Citoid inserts bad information from Indian news sites
Open, Needs TriagePublic

Description

See these search results:

https://en.wikipedia.org/w/index.php?sort=relevance&search=%28+%22Times+of+India%22+OR+%22India+Today%22+%29+insource%3A%2F%5C%7C+%2Alast3+%2A%3D+%2AIst%2F&title=Special:Search&profile=advanced&fulltext=1&advancedSearch-current=%7B%7D&ns0=1

and this discussion thread:

https://en.wikipedia.org/w/index.php?title=Wikipedia_talk:RefToolbar&oldid=940509175#Indian_sources_mis-read

This problem is currently affecting over 1,000 articles on the English Wikipedia. If Citoid can't find proper author information on these sites, it should not attempt to retrieve author data from them.

Event Timeline

Restricted Application added a subscriber: Aklapper. · View Herald TranscriptFeb 13 2020, 12:54 AM
Mvolz added a subscriber: Mvolz.EditedFeb 13 2020, 11:51 AM

I've opened a new translator request to Zotero for this one: https://github.com/zotero/translators/issues/2118

What's going on is Zotero's embedded metadata translator is putting the entire "byline" in the author field, and splitting it. PTI stands for Press Trust of India, I think.
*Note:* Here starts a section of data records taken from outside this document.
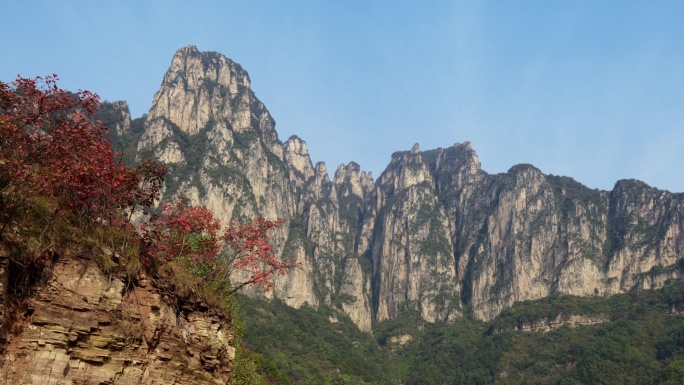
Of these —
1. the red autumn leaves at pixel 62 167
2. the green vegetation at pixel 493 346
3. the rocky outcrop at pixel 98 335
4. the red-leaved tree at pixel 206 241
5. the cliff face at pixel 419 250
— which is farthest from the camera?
the cliff face at pixel 419 250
. If Citoid can't find proper author information on these sites, it should not attempt to retrieve author data from them.

Unfortunately, in the short term, it's easier to just write a translator than to exclude all malformatted metadata - or at least, that's kind of a can of worms. I've opened https://github.com/zotero/translators/issues/2119 but that's kind of a bandaid. See also https://github.com/zotero/translators/blob/master/Embedded%20Metadata.js#L590

We could fork our version of the Zotero translators to basically disallow using the byline entirely, or the entire "allow low quality metadata function" which is very aware function name! - but we did that before, and it was a bit of a maintenance headache, so we switched to using their repo directly and not using a fork, since they have a lot more people working on it than we do / it's better maintained, generally speaking. There's also https://github.com/zotero/translators/issues/1092 which might address that better but it's been stalled I think.
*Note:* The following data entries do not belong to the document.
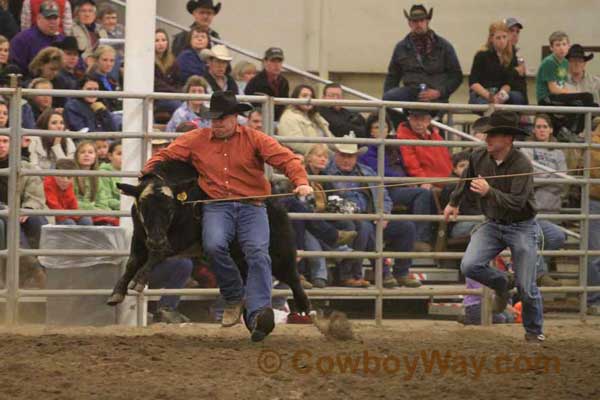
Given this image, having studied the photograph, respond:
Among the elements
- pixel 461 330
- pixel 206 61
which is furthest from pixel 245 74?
pixel 461 330

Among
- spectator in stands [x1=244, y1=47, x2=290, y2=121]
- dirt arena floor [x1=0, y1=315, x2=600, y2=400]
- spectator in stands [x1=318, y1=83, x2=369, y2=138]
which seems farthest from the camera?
spectator in stands [x1=244, y1=47, x2=290, y2=121]

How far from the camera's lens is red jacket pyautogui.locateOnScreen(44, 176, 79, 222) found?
9.83 meters

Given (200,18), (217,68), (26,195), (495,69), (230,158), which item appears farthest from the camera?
(495,69)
tl;dr fastest way to fix this is to fix times of india explicitly, other ways are all a bit stalled, because we no longer run the citoid native scraper but use Zotero's.

AlanM1 added a subscriber: AlanM1.Feb 15 2020, 3:32 PM

Two more examples of widely-cited, American, sites:

Change 574504 had a related patch set uploaded (by Mvolz; owner: Mvolz):
[mediawiki/services/zotero@master] Squashed commit of the following:

https://gerrit.wikimedia.org/r/574504

Change 574504 merged by jenkins-bot:
[mediawiki/services/zotero@master] Update Zotero to f0cff95

https://gerrit.wikimedia.org/r/574504

I just wanted to do a noop deploy of zotero as part of T235411 and figured that the change never made it to production. It is deployed to staging though.
Is there anything blocking this or is it okay to deploy?
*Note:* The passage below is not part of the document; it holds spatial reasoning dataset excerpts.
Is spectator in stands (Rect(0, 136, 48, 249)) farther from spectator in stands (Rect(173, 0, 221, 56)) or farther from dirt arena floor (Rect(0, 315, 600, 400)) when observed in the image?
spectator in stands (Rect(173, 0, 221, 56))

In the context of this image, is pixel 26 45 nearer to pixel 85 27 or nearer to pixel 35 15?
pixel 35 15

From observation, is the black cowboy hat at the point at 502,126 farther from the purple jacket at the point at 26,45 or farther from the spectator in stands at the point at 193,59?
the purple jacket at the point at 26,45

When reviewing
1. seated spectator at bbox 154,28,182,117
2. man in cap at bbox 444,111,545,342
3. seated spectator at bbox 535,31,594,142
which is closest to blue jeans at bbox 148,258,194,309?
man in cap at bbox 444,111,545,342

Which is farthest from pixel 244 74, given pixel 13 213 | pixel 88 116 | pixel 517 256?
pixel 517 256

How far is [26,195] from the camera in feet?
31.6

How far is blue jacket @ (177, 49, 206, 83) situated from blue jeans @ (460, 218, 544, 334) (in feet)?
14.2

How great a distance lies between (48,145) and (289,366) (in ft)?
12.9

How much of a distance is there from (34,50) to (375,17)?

(Adding @Pchelolo, just because you triggered the merge :-) )

Mvolz added a comment.May 14 2020, 9:26 AM

I just wanted to do a noop deploy of zotero as part of T235411 and figured that the change never made it to production. It is deployed to staging though.
Is there anything blocking this or is it okay to deploy?

(Adding @Pchelolo, just because you triggered the merge :-) )

This change is only part of the changes needed to fix the bug; it also requires

https://github.com/zotero/translators/pull/2122 which is not yet merged, and then the submodule which points to that repo to be updated in the translation-server (zotero) repository. So basically I never bothered deploying it, but deploying it is harmless.

Deployed that as said on IRC. As far as I can tell it looks good...

Izno added a subscriber: Izno.Jul 8 2020, 6:17 PM

"All instances" is a bit misleading. That's searching for the "last3=Ist|" string.

Other instances of garbage/other timezones could be around.

AlanM1 added a comment.EditedJul 8 2020, 10:58 PM

@Jonesey95: That's not surprising, as I don't see any change at all on enwiki in the way it handles the ToI or IT examples I gave in the original discussion there or the USA Today and LA Times examples given here.